1. A cleaning tablet comprising

(a) surfactants comprising one or more anionic surfactants and one or more cationic surfactants, wherein the weight ratio of anionic surfactants to cationic surfactants is 50:1 to 2:1; and

(b) builders comprising a water-insoluble builder and a water-soluble builder, wherein the weight ratio of water-insoluble builder to water-soluble builder is from 5 : 1 to 1 : 5.

(c) whereby the cleaning tablet is substantially free of clay.

2. A cleaning tablet according to claim 1, wherein the water-soluble builder comprises a phosphate builder material.

3. A cleaning tablet according to claim 2, wherein the water-soluble builder comprises sodium tripolyphosphate.

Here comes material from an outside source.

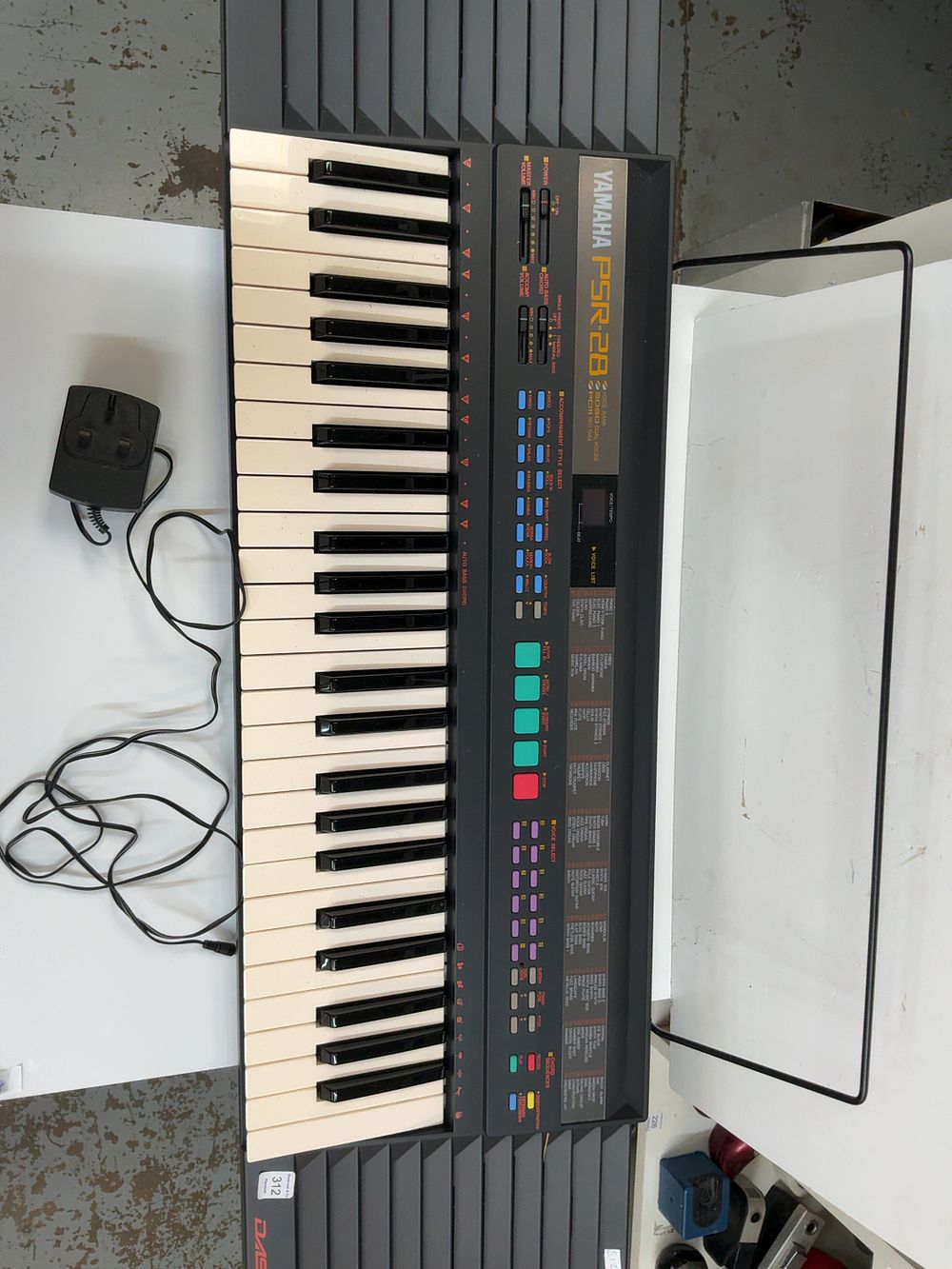 Lot 312: A Yamaha DASSYSTEM Electronic Keyboard with Music Rest and Power Adapter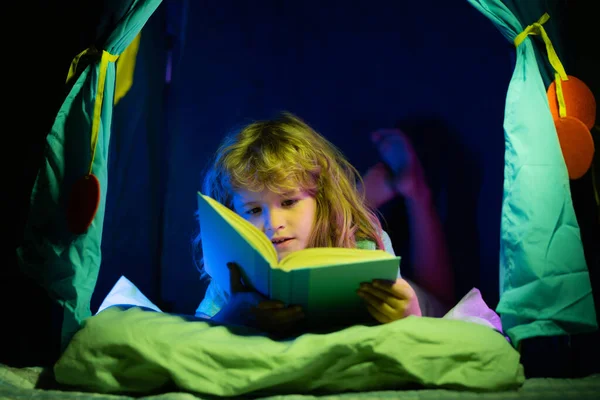 Çocuklar kitap okuyor. Küçük çocuk evde oturup masal kitaplarındaki resimleri izliyor. İlkokul için ödev yapan bir çocuk. Çocuklar çalışır. — Stok fotoğraf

4. A cleaning tablet according to claim 1 also comprising nonionic surfactants.

5. A cleaning tablet according to claim 4, wherein the weight ratio between anionic and nonionic surfactant is between 5 : 1 and 1 : 5.

6. A cleaning tablet according to claim 1, wherein the water-insoluble builder is a zeolite.

7. A cleaning tablet according to claim 1, comprising less than 2.5 wt%, more preferred less than 1 wt%, most preferred less than 0.5 to 0.0 wt% of clay.

8. A cleaning tablet according to claim 1, comprising 2 to 30 wt% of anionic surfactant, 0.2 to 3 wt% of cationic surfactant, 5-40 wt% of water-insoluble builder and 10-70 wt% of water-soluble builder.

9. A cleaning tablet according to claim 8 further comprising from 1 to 15 wt% of nonionic surfactant.

10. A cleaning tablet according to claim 8 comprising 2 to 30 wt% of anionic surfactant, 0.2 to 3 wt% of cationic surfactant, 1 to 15 wt% of nonionic surfactant, 5 to 40 wt% of a zeolite as water-insoluble builder and 10 to 70 wt% of sodium tripolyphosphate as water-soluble builder.